Читаем Толедские виллы полностью

— Благородству, выказанному вами доныне, сеньор капитан, настолько свойственны подобные чувства, что, если бы вы и не заявили о них, никто из нас в этом не усомнился бы. Сведения, которые вам желательно узнать, я и без вашей просьбы сообщил бы вам, уж ради одной вашей любезности, — не убоялся бы доверить доблестной вашей душе тайны, огласка коих может нас погубить. Клавела и я родом из Каталонии, из города Лерида — мы дети одного тамошнего кабальеро, весьма уважаемого за благородство и миролюбие. Примерно год тому он скончался, и с ним — наша надежда, что король наградит его за многие доблестные деяния во Фландрии и в Милане и этим обеспечит моей сестре приданое, а мне наследство, соответствующие нашему званию. С уймой грамот и долгов отправился я в столицу, где провел два месяца в хлопотах и огорчениях, ибо ходатайствам бедняков там не очень-то дают ход, между тем бедность и красота моей сестры, столь нуждающиеся в опоре и защите, требовали моего присутствия, и я решил возвратиться на родину. В бытность мою в Мадриде я снискал дружбу дона Хасинто де Карденас, что нам весьма пригодилось: узнав о моем решении, о безуспешности моих хлопот и о бедственном нашем положении, не позволяющем вести подобающий нам образ жизни, он предложил, чтобы мы поехали с ним в Неаполь, куда он как раз собирался по просьбе вице-короля, своего родственника и доброжелателя. Дон Хасинто обещал и нам его покровительство.
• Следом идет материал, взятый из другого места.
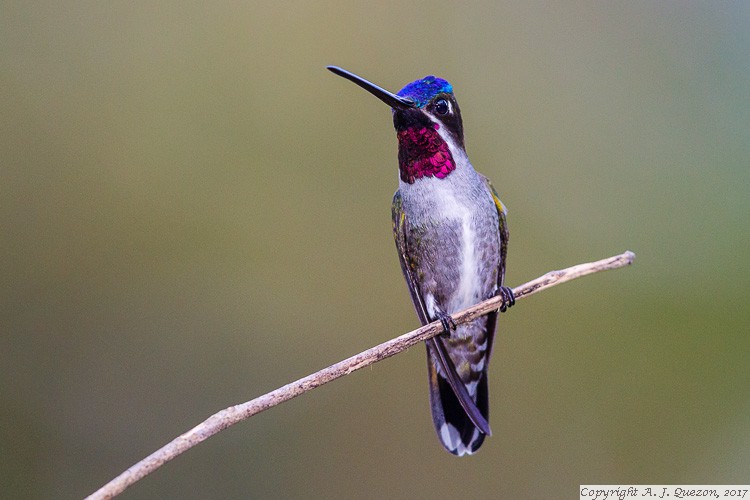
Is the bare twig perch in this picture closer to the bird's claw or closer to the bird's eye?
the bird's claw

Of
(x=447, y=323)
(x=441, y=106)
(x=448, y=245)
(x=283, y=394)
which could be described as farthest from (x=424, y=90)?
(x=283, y=394)

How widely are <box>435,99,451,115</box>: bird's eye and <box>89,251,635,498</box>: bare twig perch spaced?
0.37 meters

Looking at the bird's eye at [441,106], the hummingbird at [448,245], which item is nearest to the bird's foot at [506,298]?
the hummingbird at [448,245]

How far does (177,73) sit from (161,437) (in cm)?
114

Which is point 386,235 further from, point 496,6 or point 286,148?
point 496,6

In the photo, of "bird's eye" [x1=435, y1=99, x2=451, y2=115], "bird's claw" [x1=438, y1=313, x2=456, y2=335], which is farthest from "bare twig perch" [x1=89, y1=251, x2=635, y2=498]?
"bird's eye" [x1=435, y1=99, x2=451, y2=115]

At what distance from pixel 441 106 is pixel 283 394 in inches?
25.6

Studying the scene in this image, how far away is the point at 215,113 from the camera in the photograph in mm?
2143

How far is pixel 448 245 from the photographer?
1403 mm

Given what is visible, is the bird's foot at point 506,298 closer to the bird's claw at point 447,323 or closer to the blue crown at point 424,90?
the bird's claw at point 447,323

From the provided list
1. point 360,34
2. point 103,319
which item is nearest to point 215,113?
point 360,34

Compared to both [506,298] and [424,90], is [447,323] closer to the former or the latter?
[506,298]

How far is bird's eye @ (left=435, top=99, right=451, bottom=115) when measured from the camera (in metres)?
1.25

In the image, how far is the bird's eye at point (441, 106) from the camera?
125 cm
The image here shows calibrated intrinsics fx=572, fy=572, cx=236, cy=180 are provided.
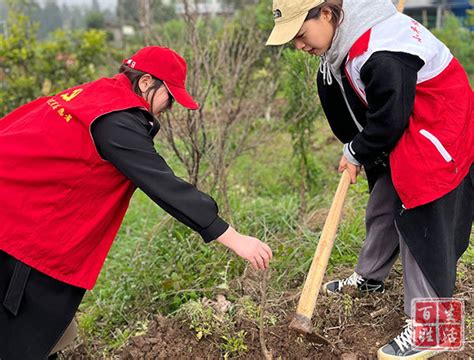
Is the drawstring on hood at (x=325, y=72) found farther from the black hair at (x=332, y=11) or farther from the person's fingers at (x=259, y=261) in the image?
the person's fingers at (x=259, y=261)

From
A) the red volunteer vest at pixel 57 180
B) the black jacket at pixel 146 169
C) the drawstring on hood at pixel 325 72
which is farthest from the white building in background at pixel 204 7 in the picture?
the black jacket at pixel 146 169

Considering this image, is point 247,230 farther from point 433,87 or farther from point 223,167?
point 433,87

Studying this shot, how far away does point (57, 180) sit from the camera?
207 centimetres

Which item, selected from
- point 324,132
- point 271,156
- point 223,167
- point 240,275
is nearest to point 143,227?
point 223,167

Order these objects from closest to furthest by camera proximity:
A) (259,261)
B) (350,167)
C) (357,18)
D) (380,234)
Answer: (259,261) → (357,18) → (350,167) → (380,234)

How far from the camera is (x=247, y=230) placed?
3.83 meters

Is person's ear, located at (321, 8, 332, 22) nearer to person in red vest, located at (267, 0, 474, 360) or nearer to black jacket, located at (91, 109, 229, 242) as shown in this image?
person in red vest, located at (267, 0, 474, 360)

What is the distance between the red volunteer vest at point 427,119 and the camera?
2143mm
По опыту зная благородство моего друга и великодушие, не ограничивающееся любезными словами, я принял его предложение, и мы вместе поехали в Каталонию. Прибыли мы в Лериду, я известил сестру о нашем намерении, а дон Хасинто своими уверениями, что все обещанное будет исполнено, и щедростью в приготовлениях к путешествию укрепил наши надежды. Все вместе мы погрузились на вашу галеру в одежде паломников, чтобы она помогла нам найти покровительство, даруемое Римом усердным его почитателям. Мы с сестрой любили дона Хасинто не столько ради выгод, что сулило знакомство с ним, сколько ради высоких душевных качеств, открывшихся нам в его учтивости, доблести и кротости. И вот небо отняло его у нас! Видно, это довершение наших бед — кара за мои грехи, павшая и на невинную сестру! Судите же, сеньор капитан, сколь уместны сейчас ваши благородные предложения и сколь оправданна скорбь наша о потере такого друга!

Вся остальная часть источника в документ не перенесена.